Criminal charges recommended for hotel projectWednesday, June 09, 2021
BY ALPHEA SAUNDERS
The Integrity Commission has recommended that criminal charges be pursued in relation to the circumstances surrounding the granting and issuance of permits for the construction, renovation and operation of Blue Diamond Hotel Group's Royalton Negril resort.
In a special investigation report tabled in the House of Representatives yesterday, the commission said fines and imprisonment orders should be pursued in relation to breaches and non-compliance with the terms of the permits, which went against environmental and town and planning laws.
On May 9, 2016, four months after the Hanover Municipal Corporation wrote to the manager for the Royalton construction site advising that modifications being done to the building had not been approved, a section of the site collapsed, injuring five workers.
The municipal corporation issued a 30-day stop order on the project in October 2015, but was unable to confirm whether construction continued during the period, according to the commission.
On May 13, 2016, the then Office of the Contractor General (OCG) — now subsumed into the Integrity Commission — launched a probe into the circumstances in relation to the permits and licences issued for the works at the former Grand Lido property.
“Construction-related activities continued notwithstanding a cessation order which was issued by NEPA [National Environment and Planning Agency] to the developers of Royalton Negril Resort, on October 23, 2015, to cease all construction as at October 26, 2015, with the result that a site warning was issued on October 28, 2015. Notwithstanding the breaches which were identified, the DI [director of investigation] observed that the breaches were remedied, resulting in the continuation and conclusion of construction,” the report outlined.
The commission said the relevant building, planning and environmental permits required were issued by all the respective authorities — Hanover Parish Council, NEPA, and the Town and Country Planning Authority after consultation with the Negril and Green Island Area Local Planning Authority (NGIALP).
In January 2016 the then Hanover Parish Council said it had grave concerns after visiting the site, including that the approved building plans and permit had not, up to that point, been collected from the council.
The council also said the architectural designs of the buildings had not been altered, but the structural designs had been modified, and that there was no written communication to the superintendent of roads and works pertaining to the date when the developers intended to commence work.
“This is a glaring breach of the required procedures which will not be tolerated,” it warned.
The Integrity Commission said no fines or penalties were imposed for breaches of the Parish Council Building Act.
At the same time, NEPA granted the developers an environmental permit in May 2016, shortly after the collapse. This was despite a recommendation from the NGIALP to refuse the May 12, 2016 application by the developers for the proposed retention of a 573-bedroom hotel.

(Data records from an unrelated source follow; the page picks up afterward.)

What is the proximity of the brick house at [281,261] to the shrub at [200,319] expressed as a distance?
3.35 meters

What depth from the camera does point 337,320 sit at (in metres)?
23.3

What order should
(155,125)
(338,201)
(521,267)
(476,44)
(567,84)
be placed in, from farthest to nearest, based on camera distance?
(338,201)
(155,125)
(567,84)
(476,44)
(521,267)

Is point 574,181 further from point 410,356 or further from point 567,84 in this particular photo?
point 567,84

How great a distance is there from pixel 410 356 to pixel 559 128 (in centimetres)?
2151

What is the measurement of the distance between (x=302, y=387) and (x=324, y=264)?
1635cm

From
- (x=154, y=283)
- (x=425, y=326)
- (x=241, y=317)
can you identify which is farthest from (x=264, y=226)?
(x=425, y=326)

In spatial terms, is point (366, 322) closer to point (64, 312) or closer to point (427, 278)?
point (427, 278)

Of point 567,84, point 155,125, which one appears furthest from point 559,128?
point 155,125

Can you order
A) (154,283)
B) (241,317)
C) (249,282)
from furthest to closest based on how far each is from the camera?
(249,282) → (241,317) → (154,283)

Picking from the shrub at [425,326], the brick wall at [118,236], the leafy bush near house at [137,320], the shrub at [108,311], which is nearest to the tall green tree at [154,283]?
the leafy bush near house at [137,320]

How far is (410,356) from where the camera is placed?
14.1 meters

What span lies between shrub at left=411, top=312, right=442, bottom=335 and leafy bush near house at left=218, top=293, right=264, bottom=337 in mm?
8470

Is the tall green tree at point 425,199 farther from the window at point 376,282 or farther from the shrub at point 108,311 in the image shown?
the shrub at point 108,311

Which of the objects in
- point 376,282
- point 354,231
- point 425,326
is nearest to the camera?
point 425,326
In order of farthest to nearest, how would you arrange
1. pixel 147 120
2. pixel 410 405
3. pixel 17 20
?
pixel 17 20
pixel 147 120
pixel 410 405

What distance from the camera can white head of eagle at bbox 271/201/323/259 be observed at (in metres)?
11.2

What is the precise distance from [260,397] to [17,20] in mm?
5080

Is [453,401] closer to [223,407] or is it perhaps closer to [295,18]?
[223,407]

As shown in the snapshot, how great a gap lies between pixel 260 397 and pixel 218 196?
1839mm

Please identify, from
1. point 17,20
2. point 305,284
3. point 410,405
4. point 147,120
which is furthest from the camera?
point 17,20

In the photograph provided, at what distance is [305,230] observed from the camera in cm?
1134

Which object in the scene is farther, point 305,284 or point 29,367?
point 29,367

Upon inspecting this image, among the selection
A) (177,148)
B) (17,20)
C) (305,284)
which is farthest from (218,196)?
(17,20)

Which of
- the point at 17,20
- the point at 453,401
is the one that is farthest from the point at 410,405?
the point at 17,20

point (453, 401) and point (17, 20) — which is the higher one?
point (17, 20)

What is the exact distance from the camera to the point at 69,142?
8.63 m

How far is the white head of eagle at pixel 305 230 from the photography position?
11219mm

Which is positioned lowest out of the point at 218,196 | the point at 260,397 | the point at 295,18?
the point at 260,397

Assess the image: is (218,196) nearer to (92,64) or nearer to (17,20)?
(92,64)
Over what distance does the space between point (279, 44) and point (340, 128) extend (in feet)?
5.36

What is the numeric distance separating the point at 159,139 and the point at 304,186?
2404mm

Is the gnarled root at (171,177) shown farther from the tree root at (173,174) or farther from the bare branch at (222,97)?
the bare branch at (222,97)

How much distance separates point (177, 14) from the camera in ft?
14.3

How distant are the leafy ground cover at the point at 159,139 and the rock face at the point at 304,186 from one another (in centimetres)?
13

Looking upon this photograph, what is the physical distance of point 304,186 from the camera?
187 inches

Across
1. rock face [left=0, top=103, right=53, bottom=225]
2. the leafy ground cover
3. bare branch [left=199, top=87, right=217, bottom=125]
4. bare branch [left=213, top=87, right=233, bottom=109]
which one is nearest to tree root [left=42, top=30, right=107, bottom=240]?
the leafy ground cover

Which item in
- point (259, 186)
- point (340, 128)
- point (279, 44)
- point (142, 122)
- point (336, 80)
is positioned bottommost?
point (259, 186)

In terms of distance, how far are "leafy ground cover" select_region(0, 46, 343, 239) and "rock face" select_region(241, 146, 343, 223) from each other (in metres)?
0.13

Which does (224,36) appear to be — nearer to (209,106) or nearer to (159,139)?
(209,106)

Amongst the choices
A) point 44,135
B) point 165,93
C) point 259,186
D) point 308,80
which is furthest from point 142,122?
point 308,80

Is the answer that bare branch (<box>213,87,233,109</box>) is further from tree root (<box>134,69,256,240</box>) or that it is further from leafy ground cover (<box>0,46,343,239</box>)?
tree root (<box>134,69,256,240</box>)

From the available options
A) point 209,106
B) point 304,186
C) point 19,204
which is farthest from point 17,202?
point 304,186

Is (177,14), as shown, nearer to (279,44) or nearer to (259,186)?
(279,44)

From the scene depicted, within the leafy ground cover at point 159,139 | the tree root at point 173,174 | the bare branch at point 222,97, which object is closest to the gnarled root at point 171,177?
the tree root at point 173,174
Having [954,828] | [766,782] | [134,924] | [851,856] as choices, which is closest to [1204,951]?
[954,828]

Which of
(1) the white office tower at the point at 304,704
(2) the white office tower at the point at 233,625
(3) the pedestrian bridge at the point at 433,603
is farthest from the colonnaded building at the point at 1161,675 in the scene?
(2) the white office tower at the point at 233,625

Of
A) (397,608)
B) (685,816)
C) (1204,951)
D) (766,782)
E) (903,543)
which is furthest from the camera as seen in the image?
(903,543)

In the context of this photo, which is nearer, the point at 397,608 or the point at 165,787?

The investigation sought to determine whether there had been any irregularity in the grant and issue of permits for the construction and renovation at the Royalton Negril resort; the level of compliance with the conditions of permits issued; and the level of compliance with the provisions of the Contractor General's Act, the Town and Country Planning Act, the Town and Country Planning (Negril and Green Island Area), the Natural Resources Conservation Authority (NRCA) Act and NRCA Regulations, the Parish Council's Building Act (Hanover), and other relevant laws.